My husband said he needed his shirt ironed, so like a good wife, I brought him the iron and he asked for the ironing board too. We have an ironing board?

@Skoog

[roleplaying]

her: this is weird

me: [dressed as lumiere from beauty and the beast] say “i’ve been burned by you before”

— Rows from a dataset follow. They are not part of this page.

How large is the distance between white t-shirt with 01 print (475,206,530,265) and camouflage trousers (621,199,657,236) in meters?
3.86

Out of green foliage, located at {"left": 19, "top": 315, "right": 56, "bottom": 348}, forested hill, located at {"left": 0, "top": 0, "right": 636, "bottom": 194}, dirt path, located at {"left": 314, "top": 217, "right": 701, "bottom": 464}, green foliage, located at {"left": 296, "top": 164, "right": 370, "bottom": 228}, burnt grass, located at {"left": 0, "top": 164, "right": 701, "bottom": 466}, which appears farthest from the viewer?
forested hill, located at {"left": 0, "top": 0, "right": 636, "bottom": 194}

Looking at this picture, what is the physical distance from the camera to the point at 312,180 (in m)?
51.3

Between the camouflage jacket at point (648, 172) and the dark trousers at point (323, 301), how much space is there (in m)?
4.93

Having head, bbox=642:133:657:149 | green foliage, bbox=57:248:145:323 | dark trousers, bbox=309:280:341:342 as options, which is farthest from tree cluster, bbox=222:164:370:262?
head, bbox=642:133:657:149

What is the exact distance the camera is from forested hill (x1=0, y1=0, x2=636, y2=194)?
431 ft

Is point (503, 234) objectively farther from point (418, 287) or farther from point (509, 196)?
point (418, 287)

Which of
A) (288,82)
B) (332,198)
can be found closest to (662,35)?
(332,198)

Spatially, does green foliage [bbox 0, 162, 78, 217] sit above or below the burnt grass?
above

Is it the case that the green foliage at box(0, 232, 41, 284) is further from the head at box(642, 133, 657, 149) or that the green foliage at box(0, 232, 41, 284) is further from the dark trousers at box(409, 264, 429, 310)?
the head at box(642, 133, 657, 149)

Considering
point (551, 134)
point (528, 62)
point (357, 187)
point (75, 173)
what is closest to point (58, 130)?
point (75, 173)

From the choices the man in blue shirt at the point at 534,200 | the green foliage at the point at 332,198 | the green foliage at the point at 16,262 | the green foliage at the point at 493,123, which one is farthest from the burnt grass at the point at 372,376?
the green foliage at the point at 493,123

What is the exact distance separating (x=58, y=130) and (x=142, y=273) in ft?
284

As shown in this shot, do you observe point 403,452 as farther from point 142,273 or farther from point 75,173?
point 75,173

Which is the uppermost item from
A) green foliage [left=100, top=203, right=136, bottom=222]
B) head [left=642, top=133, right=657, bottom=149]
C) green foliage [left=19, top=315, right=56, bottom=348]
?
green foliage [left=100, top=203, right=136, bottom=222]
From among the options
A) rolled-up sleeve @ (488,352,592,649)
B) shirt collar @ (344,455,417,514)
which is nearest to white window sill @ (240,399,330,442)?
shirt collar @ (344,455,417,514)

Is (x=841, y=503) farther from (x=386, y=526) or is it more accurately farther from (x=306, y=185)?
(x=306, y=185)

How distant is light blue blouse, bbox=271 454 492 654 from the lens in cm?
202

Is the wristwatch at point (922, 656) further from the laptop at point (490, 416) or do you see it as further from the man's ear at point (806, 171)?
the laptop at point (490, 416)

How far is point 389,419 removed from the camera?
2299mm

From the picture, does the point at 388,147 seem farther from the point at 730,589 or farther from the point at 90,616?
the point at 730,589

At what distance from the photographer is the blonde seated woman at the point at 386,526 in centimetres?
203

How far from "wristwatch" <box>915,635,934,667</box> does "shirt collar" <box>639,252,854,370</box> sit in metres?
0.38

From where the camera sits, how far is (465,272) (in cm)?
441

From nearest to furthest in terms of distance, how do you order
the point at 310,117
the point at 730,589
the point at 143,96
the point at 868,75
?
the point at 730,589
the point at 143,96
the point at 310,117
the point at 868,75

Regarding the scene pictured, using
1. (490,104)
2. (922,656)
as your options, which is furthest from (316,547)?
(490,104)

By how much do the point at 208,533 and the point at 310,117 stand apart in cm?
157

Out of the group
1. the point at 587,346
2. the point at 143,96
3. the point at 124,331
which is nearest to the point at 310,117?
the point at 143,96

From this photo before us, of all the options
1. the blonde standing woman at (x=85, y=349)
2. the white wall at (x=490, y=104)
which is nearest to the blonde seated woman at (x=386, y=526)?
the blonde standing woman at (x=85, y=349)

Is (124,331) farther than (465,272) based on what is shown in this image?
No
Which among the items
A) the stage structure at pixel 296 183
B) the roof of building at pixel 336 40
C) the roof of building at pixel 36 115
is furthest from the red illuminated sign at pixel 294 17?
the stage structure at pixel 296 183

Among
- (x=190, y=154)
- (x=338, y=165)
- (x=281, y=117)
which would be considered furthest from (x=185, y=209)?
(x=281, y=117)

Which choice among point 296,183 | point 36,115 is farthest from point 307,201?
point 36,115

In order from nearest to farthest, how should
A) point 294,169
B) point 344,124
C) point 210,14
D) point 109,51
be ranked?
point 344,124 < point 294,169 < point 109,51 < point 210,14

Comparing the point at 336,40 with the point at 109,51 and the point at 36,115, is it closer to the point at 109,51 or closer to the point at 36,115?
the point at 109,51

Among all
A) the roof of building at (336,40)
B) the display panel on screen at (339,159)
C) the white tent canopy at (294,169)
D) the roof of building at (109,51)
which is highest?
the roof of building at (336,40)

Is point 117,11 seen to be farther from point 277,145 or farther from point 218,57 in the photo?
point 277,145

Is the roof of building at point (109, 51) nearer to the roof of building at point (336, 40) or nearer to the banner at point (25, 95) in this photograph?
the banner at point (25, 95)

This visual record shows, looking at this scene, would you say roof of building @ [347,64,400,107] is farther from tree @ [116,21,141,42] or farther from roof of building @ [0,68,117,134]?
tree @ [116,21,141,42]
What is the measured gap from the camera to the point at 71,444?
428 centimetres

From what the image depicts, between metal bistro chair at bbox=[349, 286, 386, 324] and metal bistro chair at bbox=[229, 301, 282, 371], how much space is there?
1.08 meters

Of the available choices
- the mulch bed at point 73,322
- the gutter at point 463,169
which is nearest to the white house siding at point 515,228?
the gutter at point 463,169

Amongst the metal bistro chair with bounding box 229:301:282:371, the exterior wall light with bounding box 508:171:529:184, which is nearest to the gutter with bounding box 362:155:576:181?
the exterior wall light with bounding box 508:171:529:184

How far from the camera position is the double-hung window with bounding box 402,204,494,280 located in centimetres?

her: [dressed as the feather duster] no

@Brianhopecomedy

When someone rings the doorbell I say to my kids, “I think it’s Santa Claus!” so I don’t have to get up.

@JediGigi

What? You want to show me pictures of fireworks? That you took all by yourself? Hold on.

*drops acid*

Ok, go.

@psybermonkey

Genie: You get one wish.

Me: I wish I had more twitter followers.

Genie: Done. *vanishes*

*Checks phone*

Genie is now following you.

@HoldinCoffeeld

There are two wolves inside you, I don’t remember what you’re supposed to do with them but I DO remember they WILL NOT do that thing with peanut butter that dogs will.

@mean_crow

to the scum photoshopping bandanas on my wedding photos, STOP. my wife has a bad memory & is in tears, she thinks she married a bandana guy

@BrownDogBlanket

Test your friendship today by liking and retweeting all the replies to a friend, but not their original tweet.